§ JOB
Copy word for word every line from the start of the records up to and including the line that contains "<instances>".

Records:
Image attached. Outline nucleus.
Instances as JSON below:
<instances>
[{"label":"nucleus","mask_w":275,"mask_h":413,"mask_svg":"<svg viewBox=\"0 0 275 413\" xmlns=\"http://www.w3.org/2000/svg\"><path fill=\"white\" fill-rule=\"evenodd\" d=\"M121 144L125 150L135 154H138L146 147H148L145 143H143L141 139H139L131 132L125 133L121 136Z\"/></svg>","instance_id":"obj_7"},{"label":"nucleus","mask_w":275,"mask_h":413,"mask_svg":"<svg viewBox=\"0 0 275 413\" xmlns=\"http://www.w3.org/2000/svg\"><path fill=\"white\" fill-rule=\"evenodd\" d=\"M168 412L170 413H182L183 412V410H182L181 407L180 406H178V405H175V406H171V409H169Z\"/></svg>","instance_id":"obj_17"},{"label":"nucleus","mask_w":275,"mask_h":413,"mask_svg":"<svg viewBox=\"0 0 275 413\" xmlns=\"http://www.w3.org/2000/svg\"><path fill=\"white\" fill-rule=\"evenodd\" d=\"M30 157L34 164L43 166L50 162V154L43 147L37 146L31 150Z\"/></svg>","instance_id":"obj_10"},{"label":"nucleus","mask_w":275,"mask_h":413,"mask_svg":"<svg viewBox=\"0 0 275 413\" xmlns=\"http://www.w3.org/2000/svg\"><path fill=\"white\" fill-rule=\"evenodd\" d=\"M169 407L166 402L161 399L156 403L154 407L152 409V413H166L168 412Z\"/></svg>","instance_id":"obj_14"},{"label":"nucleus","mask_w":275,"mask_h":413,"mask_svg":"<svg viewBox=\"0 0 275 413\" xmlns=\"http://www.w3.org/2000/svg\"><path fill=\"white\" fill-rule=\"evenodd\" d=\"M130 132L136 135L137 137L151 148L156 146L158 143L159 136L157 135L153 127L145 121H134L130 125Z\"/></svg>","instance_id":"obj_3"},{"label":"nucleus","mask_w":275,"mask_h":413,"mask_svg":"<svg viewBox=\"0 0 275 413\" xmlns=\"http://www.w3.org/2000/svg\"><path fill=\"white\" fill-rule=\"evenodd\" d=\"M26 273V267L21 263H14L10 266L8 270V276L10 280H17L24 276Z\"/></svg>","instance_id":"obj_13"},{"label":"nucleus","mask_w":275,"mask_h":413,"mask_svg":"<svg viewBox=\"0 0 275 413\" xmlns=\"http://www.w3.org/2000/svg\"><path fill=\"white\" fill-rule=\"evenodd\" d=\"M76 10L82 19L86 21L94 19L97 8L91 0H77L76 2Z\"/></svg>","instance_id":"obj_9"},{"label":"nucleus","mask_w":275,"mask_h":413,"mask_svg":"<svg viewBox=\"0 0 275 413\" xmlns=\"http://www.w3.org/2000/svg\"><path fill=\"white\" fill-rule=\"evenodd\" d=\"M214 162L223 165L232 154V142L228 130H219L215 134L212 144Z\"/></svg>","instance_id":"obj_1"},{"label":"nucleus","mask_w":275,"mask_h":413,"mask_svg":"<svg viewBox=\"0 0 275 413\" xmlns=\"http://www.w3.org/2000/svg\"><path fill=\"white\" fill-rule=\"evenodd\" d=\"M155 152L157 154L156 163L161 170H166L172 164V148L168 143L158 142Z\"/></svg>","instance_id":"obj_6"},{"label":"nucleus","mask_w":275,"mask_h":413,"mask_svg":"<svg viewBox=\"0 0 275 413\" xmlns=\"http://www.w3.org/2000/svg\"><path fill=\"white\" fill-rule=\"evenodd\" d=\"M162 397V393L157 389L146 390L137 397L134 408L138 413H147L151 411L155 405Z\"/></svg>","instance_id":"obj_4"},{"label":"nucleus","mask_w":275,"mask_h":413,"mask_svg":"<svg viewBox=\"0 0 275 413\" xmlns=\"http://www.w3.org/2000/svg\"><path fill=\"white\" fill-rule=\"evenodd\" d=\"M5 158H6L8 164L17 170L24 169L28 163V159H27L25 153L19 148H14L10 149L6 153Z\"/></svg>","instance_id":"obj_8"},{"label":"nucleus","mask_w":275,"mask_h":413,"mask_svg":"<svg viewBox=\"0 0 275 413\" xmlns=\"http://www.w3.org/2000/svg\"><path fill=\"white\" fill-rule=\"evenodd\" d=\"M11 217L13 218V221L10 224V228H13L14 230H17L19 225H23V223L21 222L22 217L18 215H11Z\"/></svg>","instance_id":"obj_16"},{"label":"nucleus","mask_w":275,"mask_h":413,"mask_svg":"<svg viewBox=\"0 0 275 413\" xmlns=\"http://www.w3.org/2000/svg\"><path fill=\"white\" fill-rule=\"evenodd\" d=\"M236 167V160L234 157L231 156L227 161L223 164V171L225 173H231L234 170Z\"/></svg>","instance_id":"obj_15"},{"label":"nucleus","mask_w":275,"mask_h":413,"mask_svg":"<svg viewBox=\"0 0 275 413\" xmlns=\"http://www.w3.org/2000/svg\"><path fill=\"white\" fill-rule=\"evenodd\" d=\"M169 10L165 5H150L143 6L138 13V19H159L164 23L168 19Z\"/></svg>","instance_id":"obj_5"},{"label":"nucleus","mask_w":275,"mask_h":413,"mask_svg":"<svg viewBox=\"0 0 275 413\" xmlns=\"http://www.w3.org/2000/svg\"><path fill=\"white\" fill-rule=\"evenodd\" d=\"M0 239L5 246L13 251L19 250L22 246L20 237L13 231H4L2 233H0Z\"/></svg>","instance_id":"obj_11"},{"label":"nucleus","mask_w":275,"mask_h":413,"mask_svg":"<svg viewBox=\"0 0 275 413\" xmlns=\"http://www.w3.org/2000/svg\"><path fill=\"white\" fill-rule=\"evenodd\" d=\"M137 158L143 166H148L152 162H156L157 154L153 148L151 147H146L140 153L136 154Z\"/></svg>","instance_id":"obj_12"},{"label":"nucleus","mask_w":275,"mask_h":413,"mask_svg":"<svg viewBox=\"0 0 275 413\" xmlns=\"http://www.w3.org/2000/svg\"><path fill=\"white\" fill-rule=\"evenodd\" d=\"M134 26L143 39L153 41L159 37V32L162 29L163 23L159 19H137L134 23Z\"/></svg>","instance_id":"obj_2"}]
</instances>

§ SOLUTION TO THIS PROBLEM
Image attached. Outline nucleus.
Instances as JSON below:
<instances>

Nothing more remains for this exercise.